By Claire AH
When you sign up for Friend of a Friend Matchmaking, one of the first things we ask you to do is to fill out a questionnaire. This is how we get to know you before meeting up in-person, thus saving us all of the small-talk and getting right to the in-depth personalized discussions that most benefit you (and us)!
At the end of the questionnaire, everyone who signs up for Toronto matchmaking, Hamilton matchmaking or Ottawa matchmaking is asked to write a bio summarizing their entire essence in the third person.
Regardless of where you are, being asked to succinctly describe yourself is daunting. We've been told this is the hardest part of the questionnaire and we completely understand why. This is your calling card and your personal ad -- you want to put your best foot forward in your bio. And sometimes, the bios our clients submit fall a bit short.
The weakest bios we get back from our matchmaking clients tend to fall into four distinct categories:
People who write a CV bio (or a bio that reads more like a resume or LinkedIn profile) tend to take the act very seriously. They list their most marketable traits and accolades, itemizing things with clarity -- but perhaps a lack of warmth.
A solid sense of humour is an important thing to prospective matches, so it’s understandable that you might want to lead with something funny. That said, there’s a fine line between making a joke and sounding like you might treat the dating process like a joke.
You know that Meredith Brooks hit from the '90s? If your bio talks about your roles (mother, child, lover) then it may be a bit too vague. Ditto: loving to laugh, always looking on the bright side of life, having fun with your friends or taking long walks on the beach. People want to get a sense of you and your life -- they don't want generic sentences that could apply to most humans. Too many of these can make you seem like a stock character instead of the fascinating and complex individual we already know you are.
I can’t write it! You write it!
This is less of a bio and more of a statement. We can collaborate and find a bio together, but there is something to be said for seeing how you would describe yourself to a potential date. After all -- they want to date you! Not us.

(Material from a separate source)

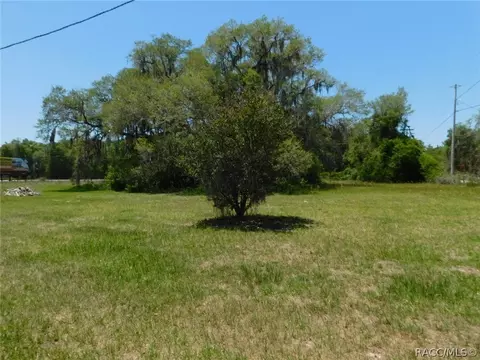 3456 E Adams St, Hernando, FL 34442 photo 7
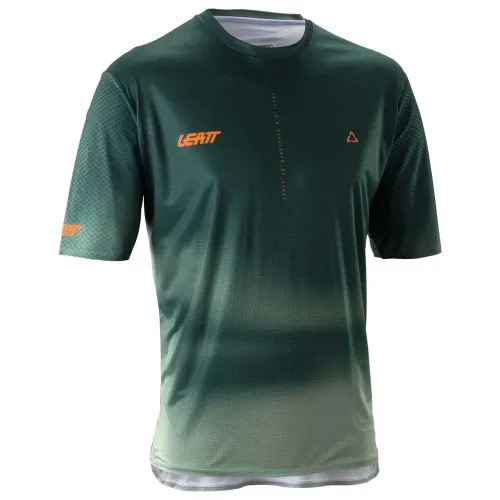 리에뜨 트레일 3.0 반팔 져지 3142510178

So what should you actually do here?
All of the above -- but in the right measure
The ideal client bio mixes in some of your accomplishments, a little humour and perhaps a well-placed (or slightly recontextualized) platitude, plus maybe a little input from your friends or even your matchmaker. All of this leads to a well-balanced bio likely to give a pretty clear depiction of who you are and why you are definitely worth meeting!
PLEASE NOTE: when it comes to bios, do be kind to yourself and others. Bios are useful, but it’s good to avoid reading into them too much. Regardless of what people write, they’re not a complete picture and the style they choose doesn’t necessarily indicate much about the kind of person they are. If you’ve received an e-mail about them as a potential match, it was intentional and based on things that couldn’t possibly be captured in a few sentences, so don't say no just because their bio wasn't penned by Virginia Woolf or Ernest Hemingway. Some people are just better in person -- why deprive yourself of their wonderful company?